Join locals for an afternoon lunch upon the water’s edge at Rancho Alegre Restaurante. Plenty of outside seating makes this the choice spot for lakeside fun. Grab yourself a plate full of ‘mojarra rellena de camaroncillos’ (lightly-fried, savory fish stuffed with shrimp), relax to the tunes of local musicians and admire the clarity of Coatepeque’s water.
Ascend miles of beautiful, winding roads high above Coatepeque. Don’t forget your camera, for there are numerous opportunities to capture commanding views of the water from thousands of feet higher in elevation.
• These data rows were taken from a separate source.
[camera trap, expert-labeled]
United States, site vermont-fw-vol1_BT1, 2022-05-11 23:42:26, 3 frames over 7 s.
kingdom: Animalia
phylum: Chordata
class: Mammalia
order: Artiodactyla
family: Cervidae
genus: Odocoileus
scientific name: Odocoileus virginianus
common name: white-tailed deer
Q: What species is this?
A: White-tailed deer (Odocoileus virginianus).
Note: most of the ridge-top road systems along this volcanic caldera’s eastern edge are in very good condition, however, poorer conditions along the lake’s perimeter deliver a bit of a bone-jarring experience.
Choose from a selection of family-friendly and water sports activities, including hiking, camping, sailing, boating, fishing, scuba diving and sunbathing. Located between the cities of Santa Ana, El Congo, Santa Lucia and Izalco, this unique, natural wonder is an easily accessible destination.
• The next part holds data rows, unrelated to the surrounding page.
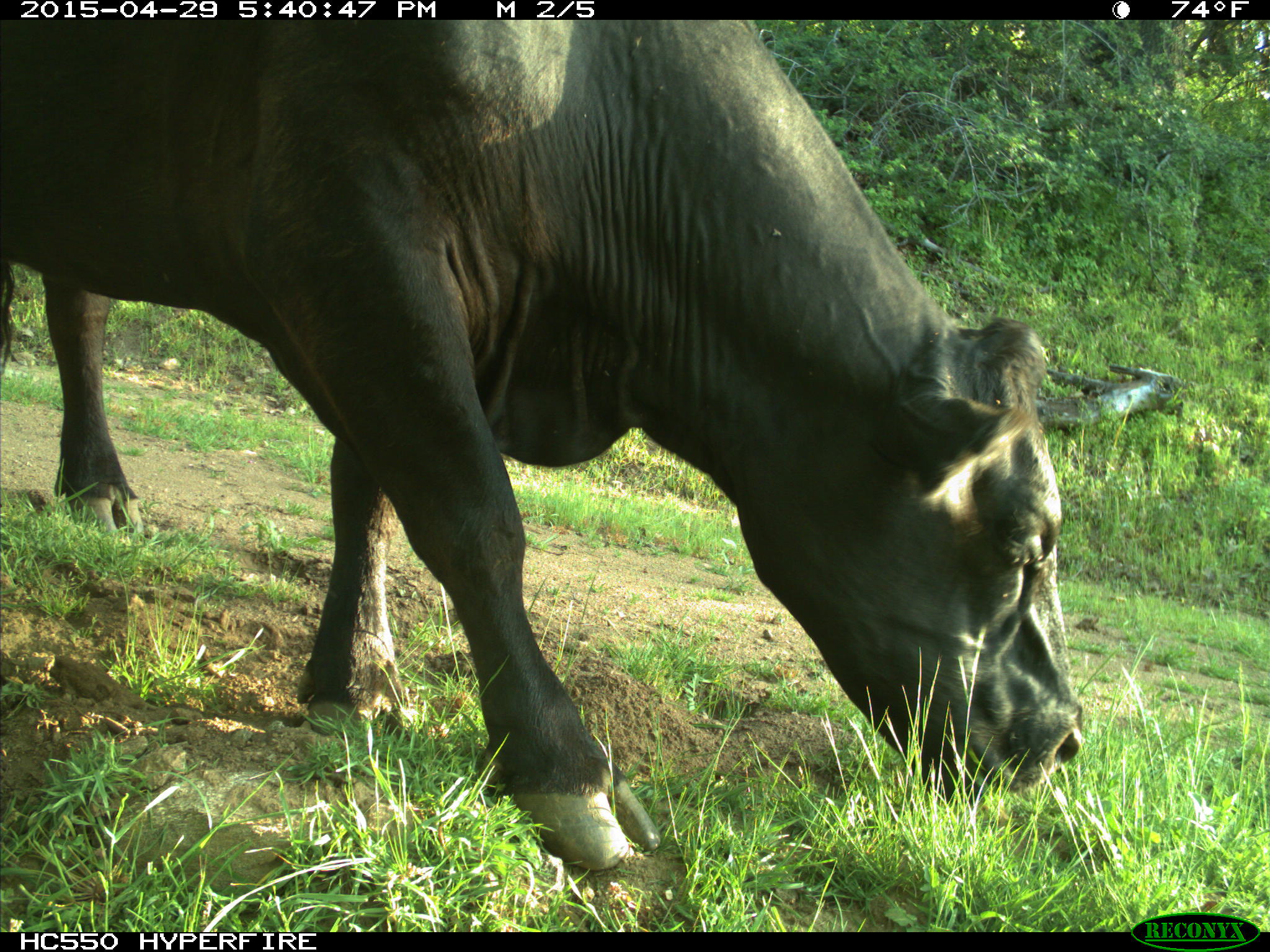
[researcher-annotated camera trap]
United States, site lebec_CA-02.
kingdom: Animalia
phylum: Chordata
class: Mammalia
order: Artiodactyla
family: Bovidae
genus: Bos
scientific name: Bos taurus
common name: domestic cow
Bos taurus (domestic cow).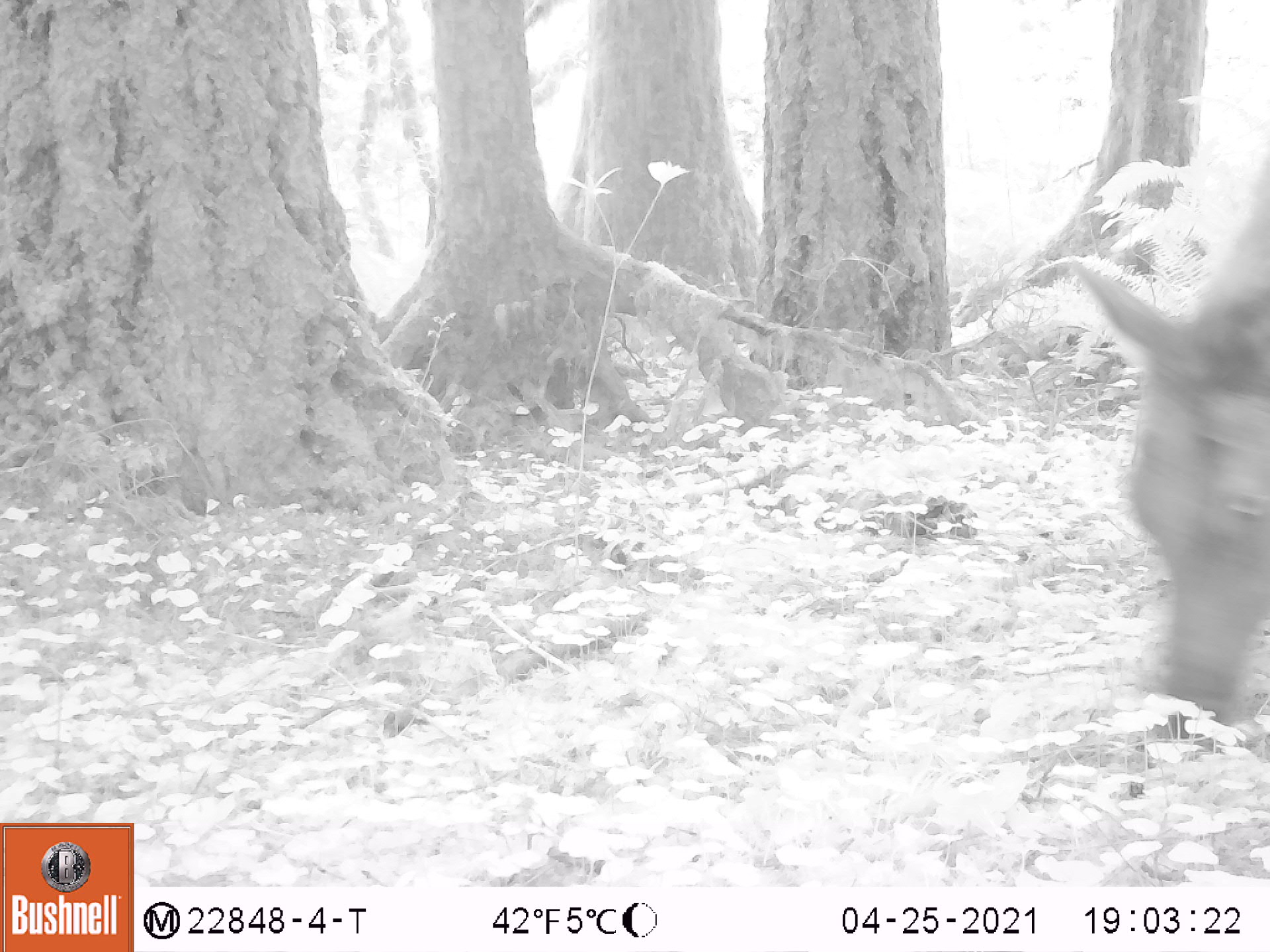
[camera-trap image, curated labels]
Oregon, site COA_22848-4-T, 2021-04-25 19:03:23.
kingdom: Animalia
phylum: Chordata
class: Mammalia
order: Artiodactyla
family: Cervidae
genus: Cervus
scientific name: Cervus canadensis roosevelti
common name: roosevelt elk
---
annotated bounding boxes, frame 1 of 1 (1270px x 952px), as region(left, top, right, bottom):
roosevelt elk: region(1065, 146, 1269, 744)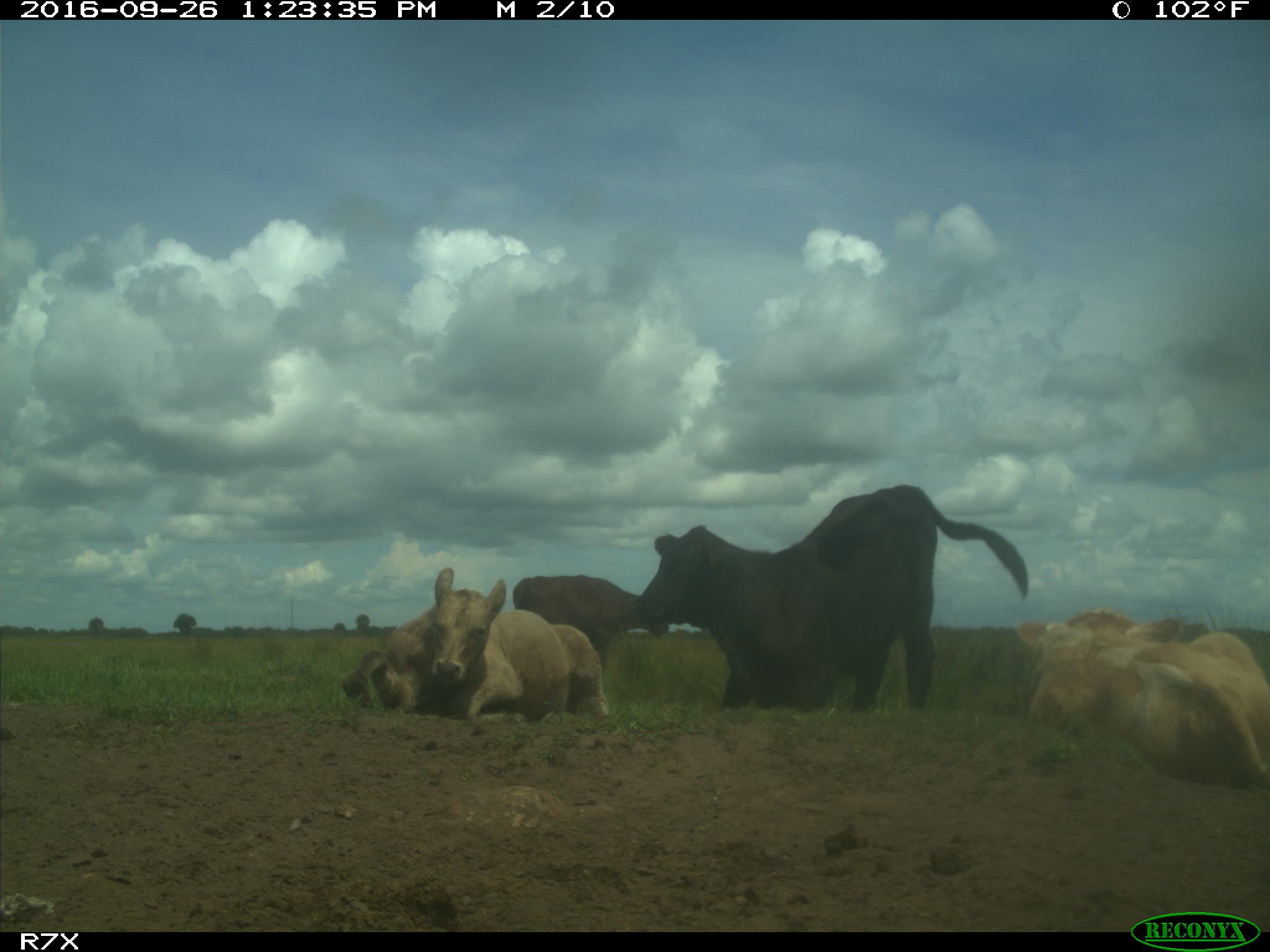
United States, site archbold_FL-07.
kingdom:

Listen to live music. Salvadoran music stems not only from their own indigenous Pipil, but also by the influence of Spanish, Mayan and African music. And yet Mariachi bands are integral to the music scene. Here, in search of toe-tapping patrons and paying customers, a group of fine musicians serenade us.
Engage with campesinos from surrounding communities. It’s no big secret that coffee has literally shaped the history of El Salvador. Therefore, it’s not a big surprise to recognize varieties of coffee plants growing along the roadside—their coffee “cherries” brightly contrasted against waxy, deep-green leaves. Here, coffee thrives in a unique and favorable microclimate of soil, terrain and elevation. This group of coffee harvesters were kind enough to offer an open dialogue, helping us better understand costs, wages and their role in this commodity market product. For more information on the complexities of coffee, from crop to cup, we recommend this source of information.
Charter a boat and explore the surroundings of this crater lake, including views of Teopan (Isla Del Cerro), an island within Lago de Coatepeque, thought to have played an important role in ancient Maya civilization. It has been reported that both the island of Teopan and Coatepeque are riddled with stone and ceramic relics from early Mesoamerican civilization. Today, it is considered a playground for wealthier Salvadorans, and available for visit by invitation-only. Many properties along the shore are well guarded, with immaculate landscaping and access to various types of pleasure craft.